We showed with adjusted models that BFHI-accredited maternity units had higher rates of exclusive and any breastfeeding, and lower rates of mixed breastfeeding, in metropolitan France in 2010, 2016 and 2021. The adjustment on covariates, and above all on a spatial random effect, was necessary to unveil the strong positive association between the BFHI and any breastfeeding rates, as it reduced the decrease in mixed breastfeeding rates observed in BFHI-accredited units in the crude analysis. This can be explained by the territorial disparities of breastfeeding rates in metropolitan France and the fact that BFHI-accredited maternity units are unevenly distributed across this territory, as exemplified by the high concentration of accredited maternity units in the Nord (the northernmost French administrative department), which engaged from the early days of the BFHI in France.19

Impact of the BFHI by birthweight

The positive association between the initiative and exclusive breastfeeding rates was stronger in mothers of low-birthweight newborns. In our results, in line with previous results from France, Spain and Brazil,10,12,30 low-birthweight newborns are less breastfed than average-weight newborns. A lack of appropriate advice on lactation, stress management and infant behaviour from health professionals during the first days after birth, along with the marketing of commercial milk formula, may lead parents to introduce formula.7 We found that the increase in exclusive breastfeeding and the decrease in mixed breastfeeding rates associated with the BFHI accreditation were greater among low-birthweight newborns, helping reduce the existing gap for this vulnerable group. To our knowledge, this is the first report of a different impact of the BFHI according to birthweight. These results indicate that, for these newborns, the staff practices in the accredited maternity units align with the ‘Ten steps to successful breastfeeding’ published in 2018,18 particularly Step 2 ‘Staff competency’ (‘Help a mother to breastfeed a low-birthweight’) and Step 6 ‘Supplementation’ (‘Do not provide breastfed newborns any food or fluids other than breast milk, unless medically indicated’). This may also be the successful result of the BFHI publishing dedicated breastfeeding support guidelines for ‘low-birthweight, preterm and sick newborns’.13

Impact of the BFHI by maternal educational level

The BHFI had a positive impact on breastfeeding rates in mothers with average and high education levels.

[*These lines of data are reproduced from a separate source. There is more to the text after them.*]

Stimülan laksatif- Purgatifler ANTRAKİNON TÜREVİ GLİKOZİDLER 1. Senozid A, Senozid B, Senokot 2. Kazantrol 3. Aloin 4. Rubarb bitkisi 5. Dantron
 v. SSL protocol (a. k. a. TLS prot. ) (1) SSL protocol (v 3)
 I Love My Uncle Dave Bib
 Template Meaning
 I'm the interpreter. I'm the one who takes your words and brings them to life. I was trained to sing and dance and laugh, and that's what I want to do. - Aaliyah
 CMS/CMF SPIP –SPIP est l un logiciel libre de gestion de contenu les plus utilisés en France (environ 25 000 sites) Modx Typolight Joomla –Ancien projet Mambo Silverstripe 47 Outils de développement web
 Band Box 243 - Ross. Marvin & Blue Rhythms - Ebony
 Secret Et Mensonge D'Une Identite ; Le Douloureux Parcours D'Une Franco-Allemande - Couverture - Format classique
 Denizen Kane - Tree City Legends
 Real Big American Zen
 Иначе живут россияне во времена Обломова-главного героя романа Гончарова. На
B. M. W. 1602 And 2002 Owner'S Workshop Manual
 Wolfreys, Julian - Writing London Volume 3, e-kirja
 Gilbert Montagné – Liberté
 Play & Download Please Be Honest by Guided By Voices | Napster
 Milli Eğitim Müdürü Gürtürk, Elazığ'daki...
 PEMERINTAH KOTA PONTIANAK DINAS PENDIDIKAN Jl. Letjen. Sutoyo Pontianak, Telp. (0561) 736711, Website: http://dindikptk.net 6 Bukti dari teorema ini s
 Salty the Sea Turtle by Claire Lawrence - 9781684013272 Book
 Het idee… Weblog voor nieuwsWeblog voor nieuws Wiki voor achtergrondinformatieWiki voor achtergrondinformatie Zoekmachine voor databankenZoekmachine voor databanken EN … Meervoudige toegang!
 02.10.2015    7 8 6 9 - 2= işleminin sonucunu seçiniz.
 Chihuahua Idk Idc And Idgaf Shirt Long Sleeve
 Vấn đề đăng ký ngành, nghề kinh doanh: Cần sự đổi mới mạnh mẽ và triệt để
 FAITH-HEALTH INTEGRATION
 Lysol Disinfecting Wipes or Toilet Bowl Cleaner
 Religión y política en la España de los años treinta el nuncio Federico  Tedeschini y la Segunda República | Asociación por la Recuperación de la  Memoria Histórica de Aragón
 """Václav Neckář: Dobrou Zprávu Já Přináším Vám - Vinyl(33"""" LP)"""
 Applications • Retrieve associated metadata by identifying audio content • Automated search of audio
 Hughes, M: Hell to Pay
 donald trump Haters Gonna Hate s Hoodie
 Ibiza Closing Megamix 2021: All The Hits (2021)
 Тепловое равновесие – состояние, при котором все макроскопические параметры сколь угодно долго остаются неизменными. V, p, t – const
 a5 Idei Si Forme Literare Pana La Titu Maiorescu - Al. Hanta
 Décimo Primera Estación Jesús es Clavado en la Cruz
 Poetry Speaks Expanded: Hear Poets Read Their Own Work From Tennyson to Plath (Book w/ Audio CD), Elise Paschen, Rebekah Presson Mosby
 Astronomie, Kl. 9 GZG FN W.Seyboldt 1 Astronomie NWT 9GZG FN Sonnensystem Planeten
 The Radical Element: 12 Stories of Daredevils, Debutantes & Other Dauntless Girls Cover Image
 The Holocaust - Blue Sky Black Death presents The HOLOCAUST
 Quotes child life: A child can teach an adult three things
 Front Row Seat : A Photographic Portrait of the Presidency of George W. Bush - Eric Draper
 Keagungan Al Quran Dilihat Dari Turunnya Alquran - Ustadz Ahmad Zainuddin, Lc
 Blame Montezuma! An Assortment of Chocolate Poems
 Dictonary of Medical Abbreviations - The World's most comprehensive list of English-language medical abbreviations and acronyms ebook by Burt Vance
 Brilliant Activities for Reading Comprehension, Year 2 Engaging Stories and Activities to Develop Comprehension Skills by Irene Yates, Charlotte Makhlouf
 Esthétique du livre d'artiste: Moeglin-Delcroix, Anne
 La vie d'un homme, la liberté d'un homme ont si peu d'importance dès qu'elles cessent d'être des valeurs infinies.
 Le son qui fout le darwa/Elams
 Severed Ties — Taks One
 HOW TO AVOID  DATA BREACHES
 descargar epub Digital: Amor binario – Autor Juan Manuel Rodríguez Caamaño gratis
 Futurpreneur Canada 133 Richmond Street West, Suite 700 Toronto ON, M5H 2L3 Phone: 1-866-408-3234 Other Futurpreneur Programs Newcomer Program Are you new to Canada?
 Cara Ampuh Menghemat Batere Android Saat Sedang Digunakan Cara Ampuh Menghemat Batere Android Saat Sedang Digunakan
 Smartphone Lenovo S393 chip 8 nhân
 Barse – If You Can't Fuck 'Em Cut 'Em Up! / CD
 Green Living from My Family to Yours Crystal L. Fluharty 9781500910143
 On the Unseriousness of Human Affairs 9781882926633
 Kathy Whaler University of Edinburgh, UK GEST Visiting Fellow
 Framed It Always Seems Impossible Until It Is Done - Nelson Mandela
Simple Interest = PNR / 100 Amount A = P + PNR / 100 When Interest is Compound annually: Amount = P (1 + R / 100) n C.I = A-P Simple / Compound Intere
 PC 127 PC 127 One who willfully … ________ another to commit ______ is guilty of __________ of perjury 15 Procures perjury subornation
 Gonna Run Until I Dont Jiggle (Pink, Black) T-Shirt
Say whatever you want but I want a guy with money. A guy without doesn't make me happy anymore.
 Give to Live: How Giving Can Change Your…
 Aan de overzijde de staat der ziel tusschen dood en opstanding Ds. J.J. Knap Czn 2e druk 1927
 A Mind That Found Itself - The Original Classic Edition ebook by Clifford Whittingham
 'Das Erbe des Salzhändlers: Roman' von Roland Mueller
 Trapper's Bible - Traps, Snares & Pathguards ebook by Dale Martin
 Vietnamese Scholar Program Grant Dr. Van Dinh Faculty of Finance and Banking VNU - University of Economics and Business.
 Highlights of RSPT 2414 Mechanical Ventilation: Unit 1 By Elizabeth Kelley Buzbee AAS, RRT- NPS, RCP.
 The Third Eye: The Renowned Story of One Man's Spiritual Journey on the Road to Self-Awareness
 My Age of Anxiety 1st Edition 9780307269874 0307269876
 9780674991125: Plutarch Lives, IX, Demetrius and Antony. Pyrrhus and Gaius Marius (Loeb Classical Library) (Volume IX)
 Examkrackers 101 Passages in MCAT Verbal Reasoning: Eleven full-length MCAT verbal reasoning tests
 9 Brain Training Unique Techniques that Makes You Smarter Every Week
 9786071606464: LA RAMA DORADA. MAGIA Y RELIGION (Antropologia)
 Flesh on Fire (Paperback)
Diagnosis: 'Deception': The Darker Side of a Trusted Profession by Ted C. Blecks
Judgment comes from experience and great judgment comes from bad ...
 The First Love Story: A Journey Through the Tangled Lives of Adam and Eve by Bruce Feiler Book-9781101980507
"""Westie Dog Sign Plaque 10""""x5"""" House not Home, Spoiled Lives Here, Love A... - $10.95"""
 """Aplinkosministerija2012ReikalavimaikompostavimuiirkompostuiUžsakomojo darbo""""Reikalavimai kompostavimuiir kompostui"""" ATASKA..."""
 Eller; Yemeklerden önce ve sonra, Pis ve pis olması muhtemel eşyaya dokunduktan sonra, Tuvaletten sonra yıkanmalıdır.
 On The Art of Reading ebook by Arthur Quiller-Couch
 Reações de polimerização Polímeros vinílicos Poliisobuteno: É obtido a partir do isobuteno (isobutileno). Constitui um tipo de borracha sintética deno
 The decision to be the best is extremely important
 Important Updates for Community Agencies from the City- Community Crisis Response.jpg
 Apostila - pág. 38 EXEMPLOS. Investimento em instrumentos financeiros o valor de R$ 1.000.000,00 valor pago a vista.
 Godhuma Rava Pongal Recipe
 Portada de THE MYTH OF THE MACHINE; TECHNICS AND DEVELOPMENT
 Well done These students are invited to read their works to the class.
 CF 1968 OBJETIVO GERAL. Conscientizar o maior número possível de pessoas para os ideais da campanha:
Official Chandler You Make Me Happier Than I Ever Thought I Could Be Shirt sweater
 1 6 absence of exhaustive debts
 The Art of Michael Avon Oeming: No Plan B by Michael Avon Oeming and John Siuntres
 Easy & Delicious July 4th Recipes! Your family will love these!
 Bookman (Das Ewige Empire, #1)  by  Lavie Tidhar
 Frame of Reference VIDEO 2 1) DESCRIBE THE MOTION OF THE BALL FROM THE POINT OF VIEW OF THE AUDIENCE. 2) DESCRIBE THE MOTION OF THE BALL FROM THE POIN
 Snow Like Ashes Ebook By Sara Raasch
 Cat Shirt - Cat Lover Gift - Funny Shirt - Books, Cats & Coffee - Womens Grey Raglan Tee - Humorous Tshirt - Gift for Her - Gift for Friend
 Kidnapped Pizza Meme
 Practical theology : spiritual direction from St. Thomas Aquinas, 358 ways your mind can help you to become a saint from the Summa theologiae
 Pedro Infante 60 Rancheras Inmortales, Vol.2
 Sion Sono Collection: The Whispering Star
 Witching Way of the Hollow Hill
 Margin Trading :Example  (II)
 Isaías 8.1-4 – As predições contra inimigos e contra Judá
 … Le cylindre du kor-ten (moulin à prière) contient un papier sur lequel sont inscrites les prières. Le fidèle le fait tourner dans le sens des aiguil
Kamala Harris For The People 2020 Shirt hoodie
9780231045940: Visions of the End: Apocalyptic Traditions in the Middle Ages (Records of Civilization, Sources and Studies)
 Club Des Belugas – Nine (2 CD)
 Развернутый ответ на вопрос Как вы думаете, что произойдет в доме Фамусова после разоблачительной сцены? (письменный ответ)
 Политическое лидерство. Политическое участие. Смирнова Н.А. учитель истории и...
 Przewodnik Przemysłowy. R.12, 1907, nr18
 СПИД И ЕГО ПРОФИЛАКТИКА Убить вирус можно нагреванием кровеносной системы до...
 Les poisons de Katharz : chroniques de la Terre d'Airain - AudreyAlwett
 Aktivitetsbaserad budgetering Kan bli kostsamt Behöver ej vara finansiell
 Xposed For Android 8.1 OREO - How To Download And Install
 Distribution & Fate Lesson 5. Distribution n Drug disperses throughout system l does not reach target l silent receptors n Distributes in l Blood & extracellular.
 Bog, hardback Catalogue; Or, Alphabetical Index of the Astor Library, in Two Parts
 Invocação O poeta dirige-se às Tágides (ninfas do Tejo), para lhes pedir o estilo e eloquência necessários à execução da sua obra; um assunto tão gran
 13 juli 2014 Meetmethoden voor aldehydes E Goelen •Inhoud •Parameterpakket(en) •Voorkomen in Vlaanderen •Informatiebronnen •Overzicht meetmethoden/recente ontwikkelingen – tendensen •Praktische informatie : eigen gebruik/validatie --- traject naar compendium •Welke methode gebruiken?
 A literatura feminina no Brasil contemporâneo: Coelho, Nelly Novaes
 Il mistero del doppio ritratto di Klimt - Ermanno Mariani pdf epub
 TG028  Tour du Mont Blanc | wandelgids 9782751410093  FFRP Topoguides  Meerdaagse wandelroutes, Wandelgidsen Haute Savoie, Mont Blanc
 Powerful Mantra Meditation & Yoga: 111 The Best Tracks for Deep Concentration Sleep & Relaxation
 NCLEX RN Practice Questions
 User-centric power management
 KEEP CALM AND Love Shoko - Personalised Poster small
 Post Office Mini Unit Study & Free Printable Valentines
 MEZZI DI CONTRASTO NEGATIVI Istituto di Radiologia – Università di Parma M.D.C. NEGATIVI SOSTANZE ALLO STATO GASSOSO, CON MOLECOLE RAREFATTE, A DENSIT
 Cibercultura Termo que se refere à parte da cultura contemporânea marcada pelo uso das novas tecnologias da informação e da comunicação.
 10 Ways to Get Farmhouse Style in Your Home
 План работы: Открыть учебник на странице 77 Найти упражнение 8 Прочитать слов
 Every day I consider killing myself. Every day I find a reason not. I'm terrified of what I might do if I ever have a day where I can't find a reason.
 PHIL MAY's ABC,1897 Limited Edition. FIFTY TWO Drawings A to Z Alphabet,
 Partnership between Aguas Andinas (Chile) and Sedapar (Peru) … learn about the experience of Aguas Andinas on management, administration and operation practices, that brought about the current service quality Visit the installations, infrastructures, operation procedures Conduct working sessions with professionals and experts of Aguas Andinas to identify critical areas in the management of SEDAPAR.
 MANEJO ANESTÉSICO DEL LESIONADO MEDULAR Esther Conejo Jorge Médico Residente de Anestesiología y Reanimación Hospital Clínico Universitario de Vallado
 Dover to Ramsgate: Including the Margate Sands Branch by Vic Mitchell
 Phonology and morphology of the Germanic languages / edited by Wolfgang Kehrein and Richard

For mothers with no or primary education, the rate of exclusive breastfeeding was lower in accredited maternity units than in non-accredited ones, although with a large confidence interval. In France, these mothers are part of a minority group with specific characteristics: for example, they are more likely to be born outside France and to have lower household incomes. However, disentangling the association of each of these characteristics with breastfeeding would require a larger sample size. A cross-sectional study in Belgium also reported that the initiative improved exclusive breastfeeding initiation rates mostly in the subgroups of mothers who were already more likely to breastfeed (particularly those with higher educational levels) but did not differentiate mothers with no or primary education.31 Conversely the BFHI in Maine, USA, helped increase breastfeeding initiation rates by 8.6 percentage points in mothers with lower education level vs no difference noticeable in mothers with higher education level.32

Strengths and limitations

To our knowledge, this is the first study to evaluate the impact of the BFHI on breastfeeding rates in maternity units at a national level in France. We used data from the 2010, 2016 and 2021 ENP, which allowed us to examine the impact of the BFHI throughout time and todetermine that there was no noticeable change of the association between BFHI and breastfeeding over time (no interaction BFHI × survey year). The ENP data are collected by trained midwives, using the same methodology in nearly all French maternity units, with few missing data, and can be considered representative of all births in France.20 Another strength is that we differentiated exclusive and mixed breastfeeding rates, when most studies in France only use any breastfeeding rates.33,34 Our results can be enriched by the analysis of the impact of the BFHI on breastfeeding continuation and duration using the data of the ENP 2021 at 2, 6 and 12 months.

We grouped the maternity units that were in the process of obtaining the BFHI-accreditation with those that were not accredited, see Supplementary Table S9 (available as Supplementary data at IJE online). As a sensitivity analysis, we computed adjusted breastfeeding rates categorizing the BFHI accreditation status into three categories (accredited, in process, not accredited), see Supplementary Table S10 (available as Supplementary data at IJE online). We observed that exclusive and any breastfeeding rates in the maternity units that were in process of obtaining the BFHI accreditation fell midway between those in accredited and non-accredited maternity units. Keeping only two categories of BFHI accreditation, a common choice in the literature, allowed us to clearly study the interactions between the BFHI accreditation status and the characteristics of newborns and mothers, one of our main objectives.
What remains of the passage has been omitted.